By Samuel Nadler, MD, PhD
Critical Care, Pulmonary Medicine, The Polyclinic Madison Center, Seattle; Clinical Instructor, University of Washington, Seattle
Dr. Nadler reports no financial relationships relevant to this field of study.
SYNOPSIS: The addition of an automated real-time clinical deterioration alert system to a rapid response system had marginal effects.
SOURCE: Kollef MH, et al. Mortality and length of stay trends following implementation of a rapid response system and real-time automated clinical deterioration alerts. Am J Med Qual 2015 Nov 13 [Epub ahead of print].

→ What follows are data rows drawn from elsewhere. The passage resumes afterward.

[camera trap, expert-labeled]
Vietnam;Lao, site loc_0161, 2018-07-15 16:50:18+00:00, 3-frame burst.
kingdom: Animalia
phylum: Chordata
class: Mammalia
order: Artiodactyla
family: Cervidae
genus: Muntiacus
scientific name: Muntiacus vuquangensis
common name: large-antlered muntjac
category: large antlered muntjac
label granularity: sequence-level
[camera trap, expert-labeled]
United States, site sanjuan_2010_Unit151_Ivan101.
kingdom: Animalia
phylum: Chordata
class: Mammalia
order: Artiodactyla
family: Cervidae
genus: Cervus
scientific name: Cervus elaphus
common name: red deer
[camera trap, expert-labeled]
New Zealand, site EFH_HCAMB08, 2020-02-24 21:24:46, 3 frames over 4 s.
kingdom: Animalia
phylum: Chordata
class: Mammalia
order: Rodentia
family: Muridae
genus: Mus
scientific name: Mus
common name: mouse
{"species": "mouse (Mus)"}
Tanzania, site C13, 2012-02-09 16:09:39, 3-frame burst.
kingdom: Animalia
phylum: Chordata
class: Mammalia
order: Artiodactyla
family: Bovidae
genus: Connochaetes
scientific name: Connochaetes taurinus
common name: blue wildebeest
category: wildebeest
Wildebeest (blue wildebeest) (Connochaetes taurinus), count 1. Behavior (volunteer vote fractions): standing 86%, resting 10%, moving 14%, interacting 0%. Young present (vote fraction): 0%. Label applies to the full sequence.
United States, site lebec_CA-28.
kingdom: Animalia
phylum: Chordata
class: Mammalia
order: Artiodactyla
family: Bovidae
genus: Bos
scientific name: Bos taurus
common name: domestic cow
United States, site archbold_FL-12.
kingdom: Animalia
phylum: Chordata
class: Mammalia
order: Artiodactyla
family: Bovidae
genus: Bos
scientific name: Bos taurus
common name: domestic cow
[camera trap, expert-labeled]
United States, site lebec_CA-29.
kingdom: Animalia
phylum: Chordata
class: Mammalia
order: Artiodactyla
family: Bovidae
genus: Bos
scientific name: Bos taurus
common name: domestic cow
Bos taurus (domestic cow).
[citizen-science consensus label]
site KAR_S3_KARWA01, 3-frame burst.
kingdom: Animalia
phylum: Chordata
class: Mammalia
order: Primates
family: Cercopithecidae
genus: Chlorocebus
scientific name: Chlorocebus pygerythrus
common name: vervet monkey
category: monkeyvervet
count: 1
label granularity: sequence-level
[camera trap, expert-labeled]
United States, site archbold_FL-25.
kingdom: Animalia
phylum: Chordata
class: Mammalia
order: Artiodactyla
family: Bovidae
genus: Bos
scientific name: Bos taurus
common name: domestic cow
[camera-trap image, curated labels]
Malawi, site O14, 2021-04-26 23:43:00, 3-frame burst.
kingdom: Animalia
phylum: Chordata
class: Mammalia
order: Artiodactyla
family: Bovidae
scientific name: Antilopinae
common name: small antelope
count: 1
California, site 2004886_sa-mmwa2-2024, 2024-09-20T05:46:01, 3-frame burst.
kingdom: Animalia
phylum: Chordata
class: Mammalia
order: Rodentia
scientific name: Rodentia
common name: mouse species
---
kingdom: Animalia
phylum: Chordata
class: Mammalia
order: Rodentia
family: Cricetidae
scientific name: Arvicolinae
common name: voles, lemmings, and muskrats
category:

Triage of medical admissions is imprecise, and patients on general medical wards may deteriorate, requiring higher levels of care. Early detection and treatment of these individuals should improve outcomes, but current staffing models preclude clinical staff from continuously monitoring every patient. Development of an automated, real-time system could assist in identifying those high-risk patients. Kollef et al previously published a prospective study over a 6-month period that demonstrated rapid response system (RRS) activations did not reduce ICU transfers, mortality, or the need for long-term placement, but did decrease hospital length of stay (LOS).1
This study retrospectively examined trends in hospital mortality, rates of cardiopulmonary arrests (CPAs), hospital LOS, and RRS activations from 2003-2014, before, during, and after the implementation of automated real-time clinical deterioration alerts (RTCDAs). The RRS was implemented between 2006 and 2008 and RTCDAs started in 2009. The RTCDAs monitored 36 input variables with heaviest weighting of respiratory rates, oxygen (O2) saturation, shock index, systolic and diastolic blood pressure, heart rate, and coagulation modifiers. During this period, researchers monitored 163,311 consecutive patients. Linear regressions identified study year as an independent determinant of hospital mortality (r = - 0.794, P = 0.002), CPAs (r = - 0.792, P = 0.006), and LOS (r = - 0.841, P = 0.001). Accordingly, RRS activations increased (r = 0.997, P < 0.001).
At first glance, this study seems to demonstrate improvements in important clinical outcomes with the implementation of an automated alert system. However, closer examination of the data calls this conclusion into question. The linear regression models examined the 11-year study period as a whole. During this period, there does appear to be a reduction in mortality and CPAs with an increase in RRS activations. This effect is most pronounced with the development of the RRS system from 2005-2008. After the automated RTCDAs started in 2009, although the rates of RRS activations increase dramatically (~170 to > 400), if anything, there is a mild increase in hospital mortality. The rates of CPAs increased from 2010-2011 before declining once again 2012-2014. The hospital LOS is lowest in 2009 and increased through 2011 before once again decreasing. If the linear regression were calculated during the period of time when the RTCDA system was active from 2009-2014, it is not clear that there would be a significant positive association.
How does this study alter our knowledge of RRSs and RTCDAs to improve clinical outcomes? It further supports the notion that RRSs improve clinical outcomes. The most recent meta-analysis demonstrated that RRSs reduce hospital mortality and rates of CPAs.2 But the automated system in this study did not seem to improve outcomes beyond that observed with RRSs alone. An additional 200 RRS activations did not seem to affect outcomes. The RRS itself may have functioned well enough that most instances of real clinical deterioration were detected. It leaves open the question whether the automated system alone may have worked as well. Further, the automated system itself may not be sensitive enough to improve clinical outcomes. Bailey et al separately published the operating characteristics a real-time alert system within the same system.3 That study reported good sensitivity for ICU transfers and mortality (89.6% and 89.2%, respectively), but the positive predictive values were poor (15.2% and 10.4%, respectively), as these events were relatively rare. Thus, many alerts occurred when a clinical deterioration may not have happened.
Increasing evidence shows RRSs improve outcomes. The addition of RTCDAs in this study did not seem to add to this pre-existing system. Considering the diversion of time and resources these additional alerts caused, they do not seem to confer an advantage. Only with an improved RTCDA would this system improve clinical outcomes.
Kollef MH, et al. A randomized trial of real-time automated clinical deterioration alerts sent to a rapid response team. J Hosp Med 2014;9:424-429.
Maharaj R, et al. Rapid response systems: A systematic review and meta-analysis. Crit Care 2015:19:254.
Bailey TC, et al. A trial of a real-time alert for clinical deterioration in patients hospitalized on general medicine wards. J Hosp Med 2013:8;236-242.